Theorems 6 and 3, respectively, characterize an important subclass of singular and nonsingular \(M_\vee \)-matrices in terms of weak E-regular splittings . As E-regular splittings generalize regular splittings using the notion of eventually nonnegative matrices , and M-matrices are characterized using regular splittings (see [8]), an interesting open problem in this context is to discuss the convergence of E-regular splittings , in particular to develop necessary and sufficient conditions for their convergence, or for the convergence of Jacobi and Gauss-Seidel splittings.

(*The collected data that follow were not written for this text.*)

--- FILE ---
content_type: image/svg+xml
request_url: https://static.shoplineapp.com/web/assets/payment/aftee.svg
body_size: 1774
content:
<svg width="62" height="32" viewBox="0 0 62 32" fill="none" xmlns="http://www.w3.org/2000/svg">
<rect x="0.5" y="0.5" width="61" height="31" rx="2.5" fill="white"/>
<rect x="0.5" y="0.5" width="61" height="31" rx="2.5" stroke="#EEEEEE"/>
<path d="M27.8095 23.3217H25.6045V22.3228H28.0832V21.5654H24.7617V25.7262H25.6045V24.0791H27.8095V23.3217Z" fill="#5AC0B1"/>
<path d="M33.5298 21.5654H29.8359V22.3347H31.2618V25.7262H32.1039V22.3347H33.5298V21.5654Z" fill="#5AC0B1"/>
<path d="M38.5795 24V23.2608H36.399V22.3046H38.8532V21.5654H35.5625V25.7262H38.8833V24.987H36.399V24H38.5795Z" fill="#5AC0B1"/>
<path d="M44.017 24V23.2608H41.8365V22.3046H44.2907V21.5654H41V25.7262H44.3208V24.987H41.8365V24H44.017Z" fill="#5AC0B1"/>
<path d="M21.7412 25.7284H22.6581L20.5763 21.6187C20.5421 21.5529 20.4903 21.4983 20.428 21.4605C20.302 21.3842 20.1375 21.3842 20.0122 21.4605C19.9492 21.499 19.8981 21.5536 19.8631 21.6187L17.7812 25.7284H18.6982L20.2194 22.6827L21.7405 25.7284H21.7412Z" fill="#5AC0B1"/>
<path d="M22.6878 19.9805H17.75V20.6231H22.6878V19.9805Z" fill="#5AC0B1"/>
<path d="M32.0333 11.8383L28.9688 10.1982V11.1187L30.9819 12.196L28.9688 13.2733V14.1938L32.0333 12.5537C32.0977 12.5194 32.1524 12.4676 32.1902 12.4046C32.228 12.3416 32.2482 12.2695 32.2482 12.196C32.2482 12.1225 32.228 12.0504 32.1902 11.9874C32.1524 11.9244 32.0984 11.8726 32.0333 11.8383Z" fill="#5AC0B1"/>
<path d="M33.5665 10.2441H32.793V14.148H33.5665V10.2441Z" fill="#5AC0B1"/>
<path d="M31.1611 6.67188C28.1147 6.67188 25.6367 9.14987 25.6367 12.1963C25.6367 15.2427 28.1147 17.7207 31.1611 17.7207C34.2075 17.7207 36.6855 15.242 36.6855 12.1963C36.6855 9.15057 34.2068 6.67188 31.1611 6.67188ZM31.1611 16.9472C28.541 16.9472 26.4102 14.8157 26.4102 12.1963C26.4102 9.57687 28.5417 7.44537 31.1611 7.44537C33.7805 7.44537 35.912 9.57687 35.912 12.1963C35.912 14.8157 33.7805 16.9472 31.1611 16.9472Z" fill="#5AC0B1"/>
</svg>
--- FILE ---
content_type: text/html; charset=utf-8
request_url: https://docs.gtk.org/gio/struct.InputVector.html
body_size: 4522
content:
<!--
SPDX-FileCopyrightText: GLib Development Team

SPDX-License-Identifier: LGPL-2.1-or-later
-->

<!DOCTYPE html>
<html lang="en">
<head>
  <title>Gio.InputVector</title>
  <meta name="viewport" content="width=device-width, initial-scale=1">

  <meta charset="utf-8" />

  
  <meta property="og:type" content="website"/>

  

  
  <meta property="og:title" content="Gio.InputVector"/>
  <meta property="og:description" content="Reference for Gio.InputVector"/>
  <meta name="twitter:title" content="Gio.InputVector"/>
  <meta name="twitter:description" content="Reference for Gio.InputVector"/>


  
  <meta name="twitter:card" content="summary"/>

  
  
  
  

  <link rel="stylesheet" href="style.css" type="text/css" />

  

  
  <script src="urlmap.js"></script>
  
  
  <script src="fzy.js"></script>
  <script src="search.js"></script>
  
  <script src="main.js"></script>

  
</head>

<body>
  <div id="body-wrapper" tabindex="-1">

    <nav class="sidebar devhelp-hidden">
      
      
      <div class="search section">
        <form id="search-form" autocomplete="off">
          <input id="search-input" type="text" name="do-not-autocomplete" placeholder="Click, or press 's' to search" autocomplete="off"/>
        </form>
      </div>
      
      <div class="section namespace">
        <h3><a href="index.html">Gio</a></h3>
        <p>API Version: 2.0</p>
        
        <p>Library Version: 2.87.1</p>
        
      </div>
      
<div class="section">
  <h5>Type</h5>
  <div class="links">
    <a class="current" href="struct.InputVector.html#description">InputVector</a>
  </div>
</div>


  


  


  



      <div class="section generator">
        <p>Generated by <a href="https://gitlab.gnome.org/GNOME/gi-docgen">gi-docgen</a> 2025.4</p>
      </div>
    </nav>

As in the entire work we use the Perron-Frobenius property of the matrix B, where \(A=sI-B\), the results obtained in the paper are also true for GM-matrices which have the form \(A=sI-B\), where \(s\ge \rho (B)\) and \(B\in WPFn\).